Saturday, September 17, 2011

My mother went to college

I lost my mom when I was 23 and my son was 3. I'm 29 now. The age my mom was when she lost her mom. I was 12 at the time and my brother was 9. I'm in awe that I have a 9 year old...I couldn't imagine have a 12 year old too. But I do know what it's like not to have your mom with you for your children's milestones. Or just to be there for you when you need her. I really miss my mom when I'm sick. I was sick during the week. It's strange how something as simple as a cold towel to the forehead can bring you back to your childhood days when your mom (and grandmother) would take care of you when you were sick. I remember my mom crying for her mom when she was sick...I didn't really understand at the time cause I was there to take care of her. But now I know...no one takes care of you like your mom.

As I get older, I have more respect and appreciation for my mother than I did when she was alive. I think that is natural. As you become a mother and have life experiences, you start to understand your own mother more.

I remember when my mom went to college. She went to Remington, I think. I'm pretty sure. I guess I was about 15.. I was a teenager, so wrapped up in myself I guess, that I didn't fully understand how hard it must have been for her. She didn't finish high school. She dropped out her freshman year. She did get her GED...after I was born, I think. She was a young mom and married young. She had been working jobs since she was 14 to help support her family. How courageous that she decided to go back to school after all those years. I remember she attended school during the day and worked nights at the post office. I went to her graduation. I came across the photos the other day. I'm not even sure I told her I was proud of her. I hope I did. That is so important. If you get anything at all from reading this blog, remember to tell the people in your life that you are proud of them.

Mama, I am and always will be very proud of you and the sacrifices you made for your family. See you on the other side. xoxo

Wednesday, September 14, 2011

When I'm on my knees, I get up..

I read this today: PAIN IS YOUR FRIEND...IT LETS YOU KNOW THAT YOU'RE NOT DEAD YET.

EXERCISES >>
1/ Set down the blog post word for word from "As I get older, I" up to and including "own mother more.".
2/ According to the blog post, where did the writer's mother work at night while she attended school during the day?
The data that comes after this is not needed for the work.

DATA BLOCK >>
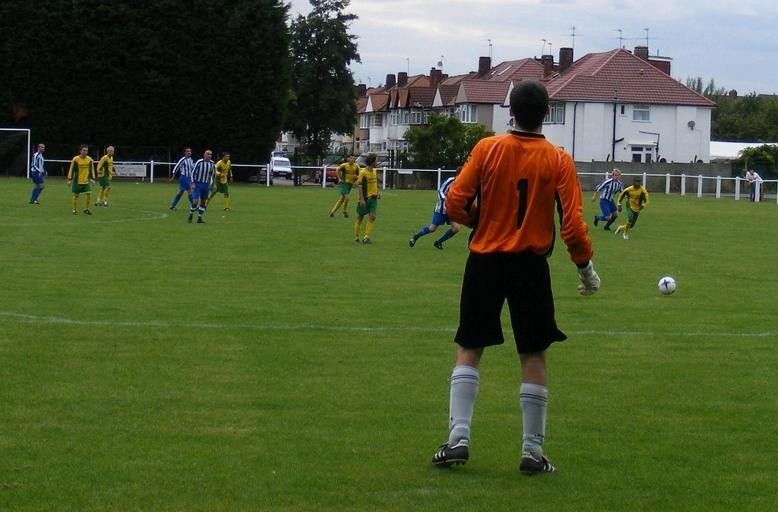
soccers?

ANSWERS PER TASK >>
1/
As I get older, I have more respect and appreciation for my mother than I did when she was alive. I think that is natural. As you become a mother and have life experiences, you start to understand your own mother more.

2/ At the post office.